Example 7.4: Find the centre of mass of a triangular lamina.

Solution:

The lamina ( \(\triangle L M N)\) may be subdivided Into narrow strips each parallel to the base (MN) as shown in Fig. 7.10. By symmetry each strip has its centre of mass at its midpoint. If we join the midpoint of all the strips we get the median LP. The centre of mass of the triangle as a whole therefore, has to lie on the median LP. Similarly, we can argue that it lies on the median MQ and NR. This means the centre of mass lies on the point of concurrence of the medians, i.e. on the centroid \(\mathrm{G}\) of the triangle.

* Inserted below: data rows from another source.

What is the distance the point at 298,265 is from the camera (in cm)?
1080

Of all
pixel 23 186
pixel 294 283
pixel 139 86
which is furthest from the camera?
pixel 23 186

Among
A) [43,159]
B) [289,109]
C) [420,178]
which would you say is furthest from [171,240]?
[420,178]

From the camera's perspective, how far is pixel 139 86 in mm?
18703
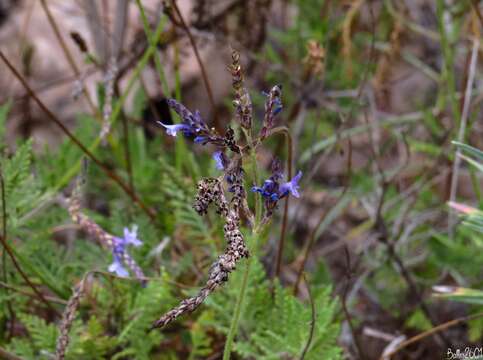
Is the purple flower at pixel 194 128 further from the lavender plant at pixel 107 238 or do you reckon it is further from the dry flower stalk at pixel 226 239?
the lavender plant at pixel 107 238

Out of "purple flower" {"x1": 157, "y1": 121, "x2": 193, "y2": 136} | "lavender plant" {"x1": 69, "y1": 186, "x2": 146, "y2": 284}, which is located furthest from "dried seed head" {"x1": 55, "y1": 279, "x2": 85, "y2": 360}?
"purple flower" {"x1": 157, "y1": 121, "x2": 193, "y2": 136}

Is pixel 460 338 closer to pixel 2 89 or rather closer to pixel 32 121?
pixel 32 121

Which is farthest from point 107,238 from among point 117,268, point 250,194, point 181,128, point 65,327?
point 250,194

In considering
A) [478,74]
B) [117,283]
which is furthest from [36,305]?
[478,74]

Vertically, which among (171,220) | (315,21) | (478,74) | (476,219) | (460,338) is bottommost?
(460,338)

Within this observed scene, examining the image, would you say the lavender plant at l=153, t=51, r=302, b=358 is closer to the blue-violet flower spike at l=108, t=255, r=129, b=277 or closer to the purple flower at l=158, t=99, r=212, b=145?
the purple flower at l=158, t=99, r=212, b=145

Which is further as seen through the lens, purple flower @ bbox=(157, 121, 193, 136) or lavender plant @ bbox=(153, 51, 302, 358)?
purple flower @ bbox=(157, 121, 193, 136)

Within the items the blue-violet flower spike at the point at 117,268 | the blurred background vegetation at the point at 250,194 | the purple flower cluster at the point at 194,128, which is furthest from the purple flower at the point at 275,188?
the blue-violet flower spike at the point at 117,268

Example 7.5: Find the centre of mass of a uniform L-shaped lamina (a thin flat plate) with dimensions as shown. The mass of the lamina is \(3 \mathrm{~kg}\).

Solution:

Choosing the \(X\) and \(Y\) axes as shown in Fig. 7.11 we have the coordinates of the vertices of the L-shaped lamina as given in the f1gure. We can think of the L-shape to consist of 3 squares each of length \(\mathrm{lm}\). The mass of each square is \(1 \mathrm{~kg}\), since the lamina is uniform. The centres of mass \(\mathrm{C}_1, \mathrm{C}_2\) and \(\mathrm{C}_3\) of the squares are, by symmetry, their geometric centres and have coordinates \((1 / 2,1 / 2)\), \((3 / 2,1 / 2),(1 / 2,3 / 2)\) respectively. We take the masses of the squares to be concentrated at these points. The centre of mass of the whole \(L\) shape \((X, Y)\) is the centre of mass of these mass points.

Hence
\(
\begin{aligned}
& X=\frac{[1(1 / 2)+1(3 / 2)+1(1 / 2)] \mathrm{kgm}}{(1+1+1) \mathrm{kg}}=\frac{5}{6} \mathrm{~m} \\
& Y=\frac{[1(1 / 2)+1(1 / 2)+1(3 / 2)] \mathrm{kgm}}{(1+1+1) \mathrm{kg}}=\frac{5}{6} \mathrm{~m}
\end{aligned}
\)
The centre of mass of the L-shape lies on the line OD. We could have guessed this without calculations.